- Data supplied

== Segment start ==

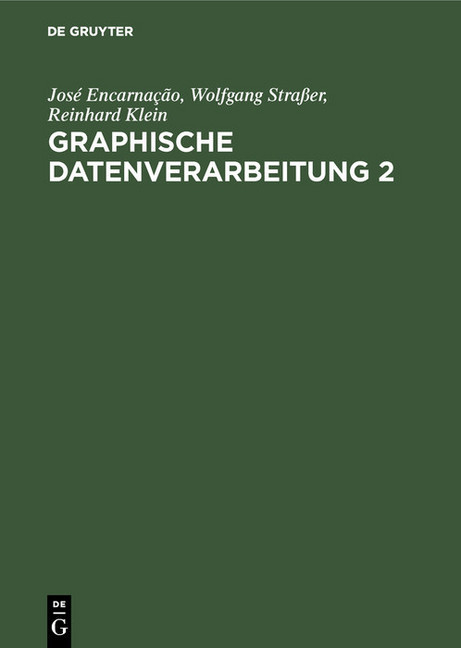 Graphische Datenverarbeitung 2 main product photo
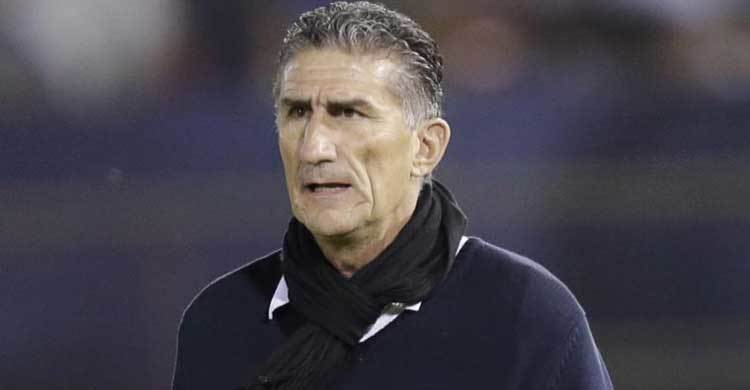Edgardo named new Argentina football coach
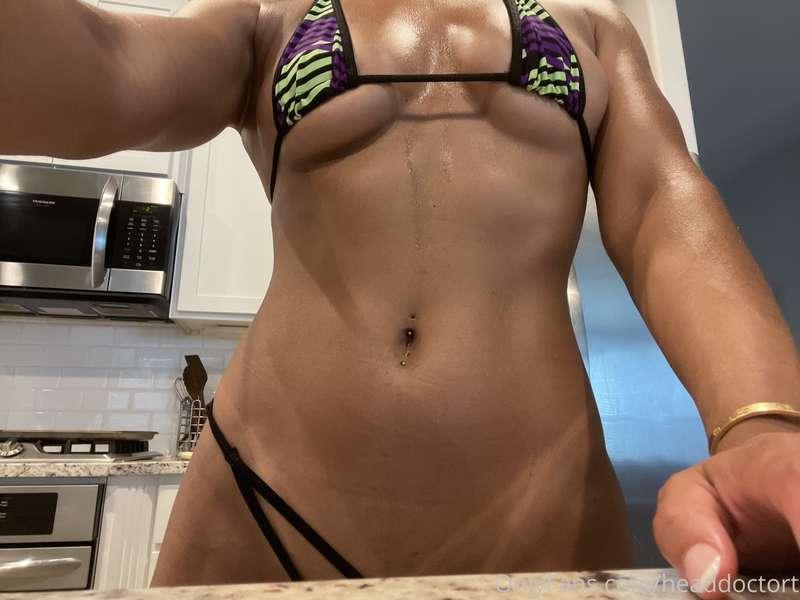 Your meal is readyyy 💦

== Segment end ==
== Segment start ==

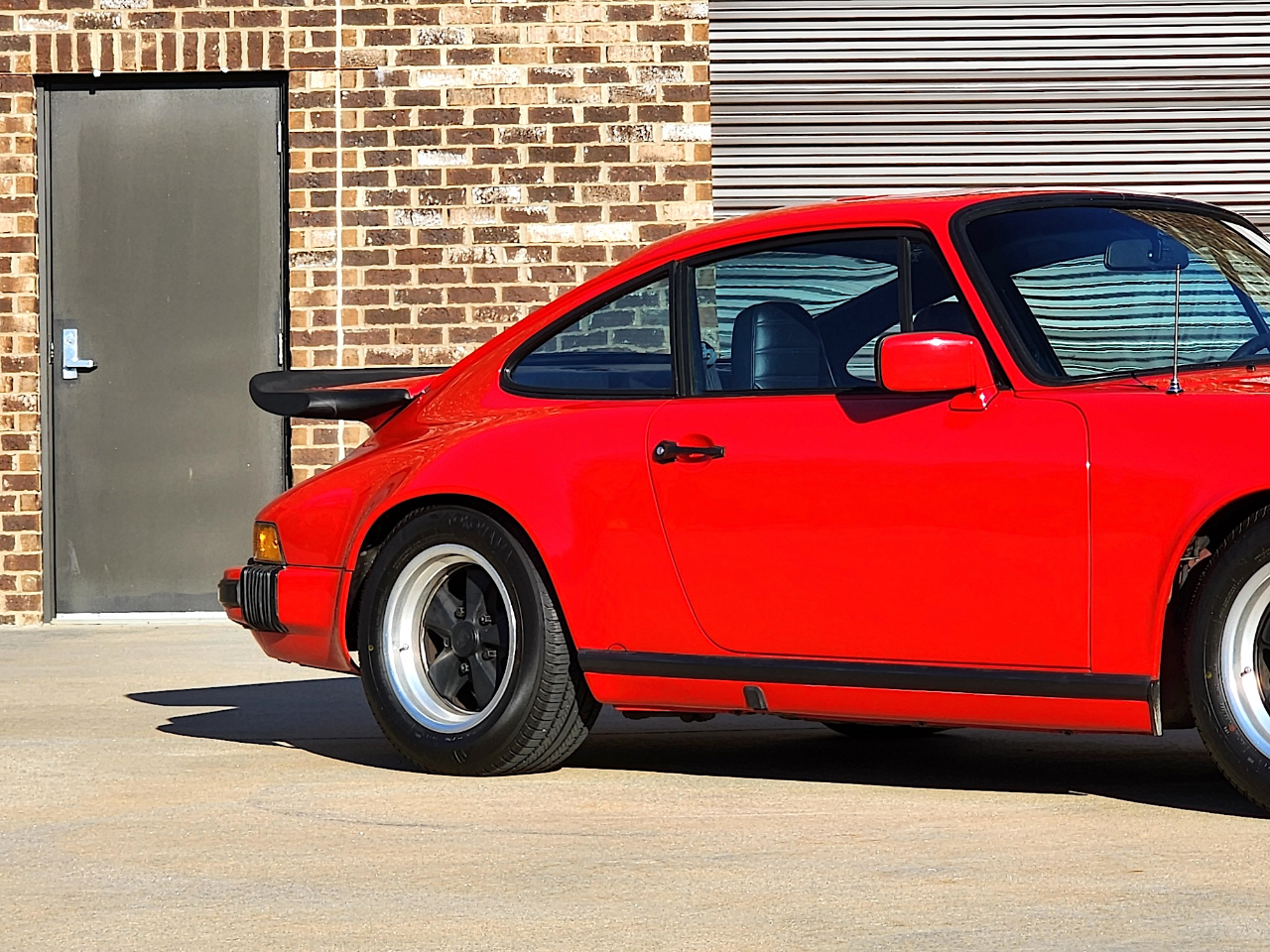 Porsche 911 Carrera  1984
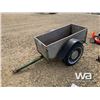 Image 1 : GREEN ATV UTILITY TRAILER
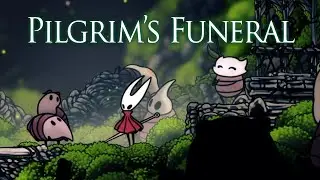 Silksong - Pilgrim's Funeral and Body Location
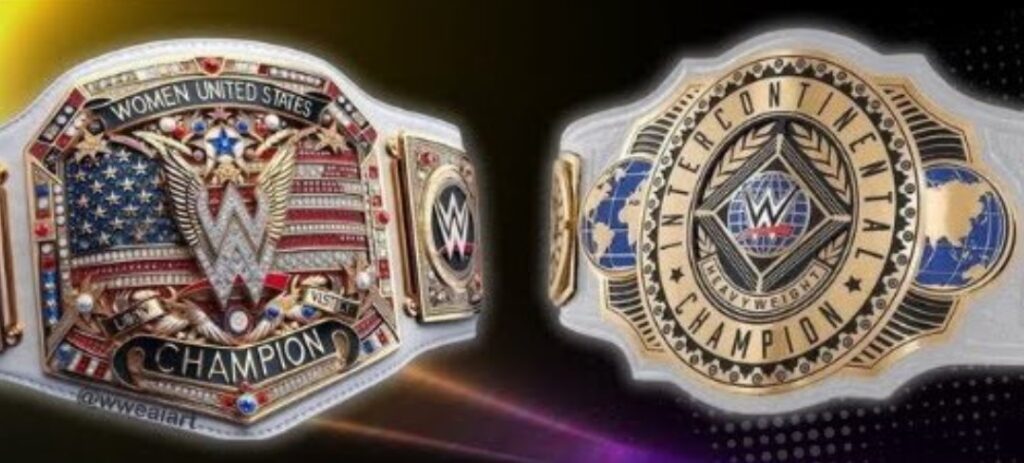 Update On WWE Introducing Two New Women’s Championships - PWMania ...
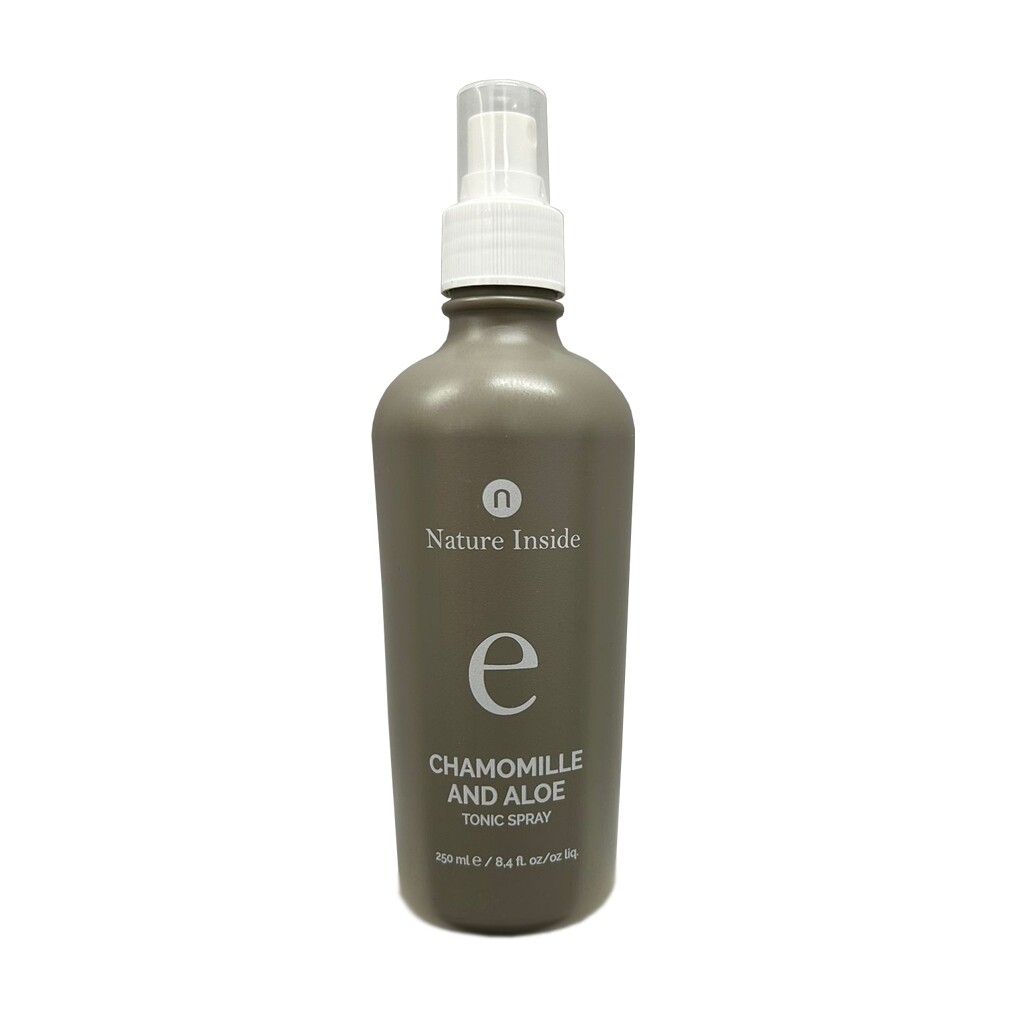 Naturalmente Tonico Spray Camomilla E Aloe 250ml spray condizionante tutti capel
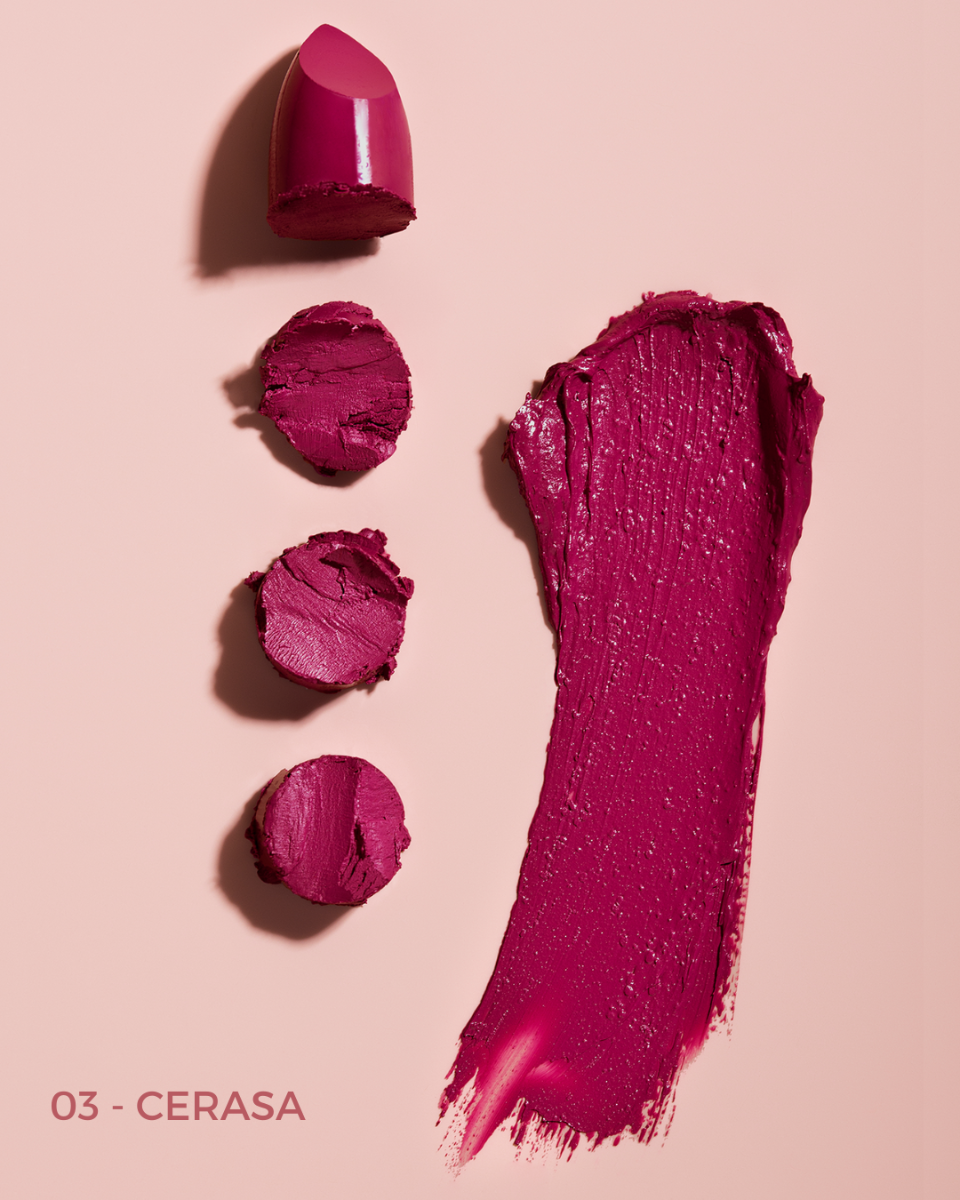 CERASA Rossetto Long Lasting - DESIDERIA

== Segment end ==

- Exercise instructions
Copy out the rows from the line with "Graphische Datenverarbeitung 2" up to and including the line with "Your meal is readyyy 💦", keeping each one word for word. Don't include the pictures.

- Result of the task
 Graphische Datenverarbeitung 2 main product photo
Edgardo named new Argentina football coach
 Your meal is readyyy 💦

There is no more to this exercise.